▶ **Raw data**
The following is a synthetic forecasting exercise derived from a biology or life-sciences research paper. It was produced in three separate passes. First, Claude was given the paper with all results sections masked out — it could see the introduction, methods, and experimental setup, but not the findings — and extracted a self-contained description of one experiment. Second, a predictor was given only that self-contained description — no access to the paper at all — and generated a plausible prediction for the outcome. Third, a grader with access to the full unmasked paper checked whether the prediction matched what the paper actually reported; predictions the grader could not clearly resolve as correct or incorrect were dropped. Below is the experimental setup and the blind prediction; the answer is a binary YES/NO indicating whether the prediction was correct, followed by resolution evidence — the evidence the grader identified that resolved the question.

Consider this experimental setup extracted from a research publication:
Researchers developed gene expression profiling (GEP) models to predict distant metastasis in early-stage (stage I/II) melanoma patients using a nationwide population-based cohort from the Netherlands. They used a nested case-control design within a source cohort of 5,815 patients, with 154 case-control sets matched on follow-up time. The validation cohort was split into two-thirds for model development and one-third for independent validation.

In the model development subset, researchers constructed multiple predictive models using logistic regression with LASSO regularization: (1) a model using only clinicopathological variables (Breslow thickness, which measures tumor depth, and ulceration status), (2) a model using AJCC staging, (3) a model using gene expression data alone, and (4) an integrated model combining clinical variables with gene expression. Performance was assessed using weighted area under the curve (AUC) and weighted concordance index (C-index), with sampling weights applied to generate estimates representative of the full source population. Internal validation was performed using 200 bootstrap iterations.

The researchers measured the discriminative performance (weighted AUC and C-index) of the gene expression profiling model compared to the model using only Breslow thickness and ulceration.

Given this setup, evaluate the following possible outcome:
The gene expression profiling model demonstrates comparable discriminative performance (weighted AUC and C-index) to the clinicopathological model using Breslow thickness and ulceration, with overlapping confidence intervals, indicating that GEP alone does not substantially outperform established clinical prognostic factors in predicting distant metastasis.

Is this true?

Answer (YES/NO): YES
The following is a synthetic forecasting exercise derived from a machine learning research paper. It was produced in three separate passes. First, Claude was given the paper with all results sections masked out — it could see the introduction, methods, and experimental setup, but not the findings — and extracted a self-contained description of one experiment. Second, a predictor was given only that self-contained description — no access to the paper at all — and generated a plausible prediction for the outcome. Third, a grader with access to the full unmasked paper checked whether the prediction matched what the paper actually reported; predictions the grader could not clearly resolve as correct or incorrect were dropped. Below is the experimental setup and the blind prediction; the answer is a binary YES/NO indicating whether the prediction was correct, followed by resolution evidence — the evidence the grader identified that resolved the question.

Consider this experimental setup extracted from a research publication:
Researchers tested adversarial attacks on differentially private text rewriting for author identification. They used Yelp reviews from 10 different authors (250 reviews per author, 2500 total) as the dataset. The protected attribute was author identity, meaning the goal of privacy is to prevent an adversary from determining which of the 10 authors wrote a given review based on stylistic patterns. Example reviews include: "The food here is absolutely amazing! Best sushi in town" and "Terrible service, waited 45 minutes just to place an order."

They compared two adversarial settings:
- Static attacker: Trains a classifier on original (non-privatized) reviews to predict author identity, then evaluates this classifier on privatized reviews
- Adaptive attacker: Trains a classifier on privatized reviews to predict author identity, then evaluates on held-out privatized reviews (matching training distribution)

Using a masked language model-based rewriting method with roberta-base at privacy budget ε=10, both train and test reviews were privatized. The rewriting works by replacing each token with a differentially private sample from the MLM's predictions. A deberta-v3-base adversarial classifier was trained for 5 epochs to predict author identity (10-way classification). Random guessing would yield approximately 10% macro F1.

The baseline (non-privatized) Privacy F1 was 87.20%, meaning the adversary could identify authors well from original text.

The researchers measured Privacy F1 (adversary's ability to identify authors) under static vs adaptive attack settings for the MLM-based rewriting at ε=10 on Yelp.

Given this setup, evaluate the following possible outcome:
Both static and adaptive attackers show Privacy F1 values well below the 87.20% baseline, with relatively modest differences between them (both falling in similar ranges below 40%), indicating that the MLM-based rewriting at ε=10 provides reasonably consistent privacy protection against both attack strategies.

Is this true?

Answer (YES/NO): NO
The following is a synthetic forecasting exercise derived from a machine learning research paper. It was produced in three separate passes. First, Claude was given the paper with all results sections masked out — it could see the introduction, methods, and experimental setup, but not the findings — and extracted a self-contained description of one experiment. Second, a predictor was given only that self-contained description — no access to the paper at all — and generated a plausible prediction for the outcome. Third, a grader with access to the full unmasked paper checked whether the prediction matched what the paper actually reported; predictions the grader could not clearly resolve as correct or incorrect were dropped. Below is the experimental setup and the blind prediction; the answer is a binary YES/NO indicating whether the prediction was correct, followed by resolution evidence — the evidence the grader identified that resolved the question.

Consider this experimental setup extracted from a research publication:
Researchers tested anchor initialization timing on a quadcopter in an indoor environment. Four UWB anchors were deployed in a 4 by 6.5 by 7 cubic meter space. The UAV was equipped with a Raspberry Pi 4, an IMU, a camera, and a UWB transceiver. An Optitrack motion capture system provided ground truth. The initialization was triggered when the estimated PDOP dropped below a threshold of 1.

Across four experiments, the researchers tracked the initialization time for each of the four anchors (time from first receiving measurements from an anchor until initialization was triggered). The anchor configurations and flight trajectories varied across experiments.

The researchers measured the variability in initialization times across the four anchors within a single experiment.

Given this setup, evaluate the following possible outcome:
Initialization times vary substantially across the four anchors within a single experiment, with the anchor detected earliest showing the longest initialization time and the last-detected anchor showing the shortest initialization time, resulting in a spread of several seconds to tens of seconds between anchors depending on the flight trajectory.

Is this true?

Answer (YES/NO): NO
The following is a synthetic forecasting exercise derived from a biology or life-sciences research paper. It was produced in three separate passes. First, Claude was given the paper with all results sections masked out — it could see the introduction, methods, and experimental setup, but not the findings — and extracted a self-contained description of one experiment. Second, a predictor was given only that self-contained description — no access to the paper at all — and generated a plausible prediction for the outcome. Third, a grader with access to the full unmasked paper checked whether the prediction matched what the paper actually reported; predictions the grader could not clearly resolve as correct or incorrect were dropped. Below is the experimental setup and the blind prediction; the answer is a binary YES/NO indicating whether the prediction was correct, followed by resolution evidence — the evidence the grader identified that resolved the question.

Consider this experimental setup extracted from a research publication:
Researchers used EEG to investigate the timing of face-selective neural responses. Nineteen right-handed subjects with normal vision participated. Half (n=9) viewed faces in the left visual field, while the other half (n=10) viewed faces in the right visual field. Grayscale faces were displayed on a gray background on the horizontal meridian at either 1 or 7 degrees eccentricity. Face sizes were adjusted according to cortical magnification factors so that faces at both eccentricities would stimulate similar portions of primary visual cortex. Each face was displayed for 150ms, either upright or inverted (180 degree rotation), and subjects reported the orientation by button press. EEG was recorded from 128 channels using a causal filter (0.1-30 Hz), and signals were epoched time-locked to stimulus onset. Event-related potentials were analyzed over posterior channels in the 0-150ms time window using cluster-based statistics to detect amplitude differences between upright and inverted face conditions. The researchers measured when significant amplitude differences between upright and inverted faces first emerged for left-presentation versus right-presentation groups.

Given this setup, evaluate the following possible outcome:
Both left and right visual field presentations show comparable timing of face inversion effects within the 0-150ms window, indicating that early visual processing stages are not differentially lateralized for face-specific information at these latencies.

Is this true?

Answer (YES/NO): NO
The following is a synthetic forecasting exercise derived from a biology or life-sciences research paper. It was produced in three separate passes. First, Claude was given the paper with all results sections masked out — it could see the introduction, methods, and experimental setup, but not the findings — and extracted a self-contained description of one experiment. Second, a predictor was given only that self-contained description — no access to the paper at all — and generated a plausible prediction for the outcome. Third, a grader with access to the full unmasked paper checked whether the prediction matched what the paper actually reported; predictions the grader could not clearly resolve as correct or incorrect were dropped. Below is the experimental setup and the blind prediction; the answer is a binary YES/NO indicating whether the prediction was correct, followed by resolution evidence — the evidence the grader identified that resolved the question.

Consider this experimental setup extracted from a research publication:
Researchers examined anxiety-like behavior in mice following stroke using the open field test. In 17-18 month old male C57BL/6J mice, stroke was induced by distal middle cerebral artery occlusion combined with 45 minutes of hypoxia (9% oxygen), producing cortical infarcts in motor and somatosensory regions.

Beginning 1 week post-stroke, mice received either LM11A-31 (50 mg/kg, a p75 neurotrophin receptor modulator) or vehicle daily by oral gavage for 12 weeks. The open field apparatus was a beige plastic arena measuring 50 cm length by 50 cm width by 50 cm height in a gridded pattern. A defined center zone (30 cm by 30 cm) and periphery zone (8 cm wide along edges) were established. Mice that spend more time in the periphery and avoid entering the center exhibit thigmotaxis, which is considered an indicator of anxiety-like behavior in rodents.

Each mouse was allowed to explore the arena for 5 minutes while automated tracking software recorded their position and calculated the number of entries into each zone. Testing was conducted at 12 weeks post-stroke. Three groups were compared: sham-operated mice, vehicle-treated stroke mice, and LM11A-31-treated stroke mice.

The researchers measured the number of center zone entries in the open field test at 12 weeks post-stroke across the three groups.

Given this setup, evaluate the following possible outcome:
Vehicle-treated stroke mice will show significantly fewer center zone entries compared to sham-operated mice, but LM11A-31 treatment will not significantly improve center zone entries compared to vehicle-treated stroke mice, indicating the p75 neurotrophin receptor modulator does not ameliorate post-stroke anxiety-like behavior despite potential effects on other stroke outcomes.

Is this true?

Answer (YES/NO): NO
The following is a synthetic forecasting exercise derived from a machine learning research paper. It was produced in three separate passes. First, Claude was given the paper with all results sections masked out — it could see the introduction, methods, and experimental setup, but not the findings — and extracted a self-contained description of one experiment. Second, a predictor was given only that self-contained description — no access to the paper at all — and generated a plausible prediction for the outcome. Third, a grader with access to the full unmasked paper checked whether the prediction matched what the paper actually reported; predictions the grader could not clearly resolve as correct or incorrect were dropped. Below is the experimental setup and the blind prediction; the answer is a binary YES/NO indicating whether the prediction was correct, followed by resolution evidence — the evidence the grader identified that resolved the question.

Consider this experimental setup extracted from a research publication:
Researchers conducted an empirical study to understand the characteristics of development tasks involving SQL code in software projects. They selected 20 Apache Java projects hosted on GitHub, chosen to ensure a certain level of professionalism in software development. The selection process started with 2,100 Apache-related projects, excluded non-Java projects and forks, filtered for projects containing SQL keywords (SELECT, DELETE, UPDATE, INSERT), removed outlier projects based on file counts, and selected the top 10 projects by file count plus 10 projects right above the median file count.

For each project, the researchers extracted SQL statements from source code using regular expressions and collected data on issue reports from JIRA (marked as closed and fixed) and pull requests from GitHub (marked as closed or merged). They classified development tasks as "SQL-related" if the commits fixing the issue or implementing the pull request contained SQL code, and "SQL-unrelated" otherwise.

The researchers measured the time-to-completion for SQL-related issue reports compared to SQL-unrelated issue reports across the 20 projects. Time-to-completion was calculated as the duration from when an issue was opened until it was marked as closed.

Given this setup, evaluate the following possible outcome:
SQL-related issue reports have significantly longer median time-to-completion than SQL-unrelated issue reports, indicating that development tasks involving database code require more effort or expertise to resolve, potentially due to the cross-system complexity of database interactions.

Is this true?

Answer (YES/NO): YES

▶ **Assignment**
From the records above, pull out each line that has "identify".

▶ **Finished exercise**
The baseline (non-privatized) Privacy F1 was 87.20%, meaning the adversary could identify authors well from original text.
The researchers measured Privacy F1 (adversary's ability to identify authors) under static vs adaptive attack settings for the MLM-based rewriting at ε=10 on Yelp.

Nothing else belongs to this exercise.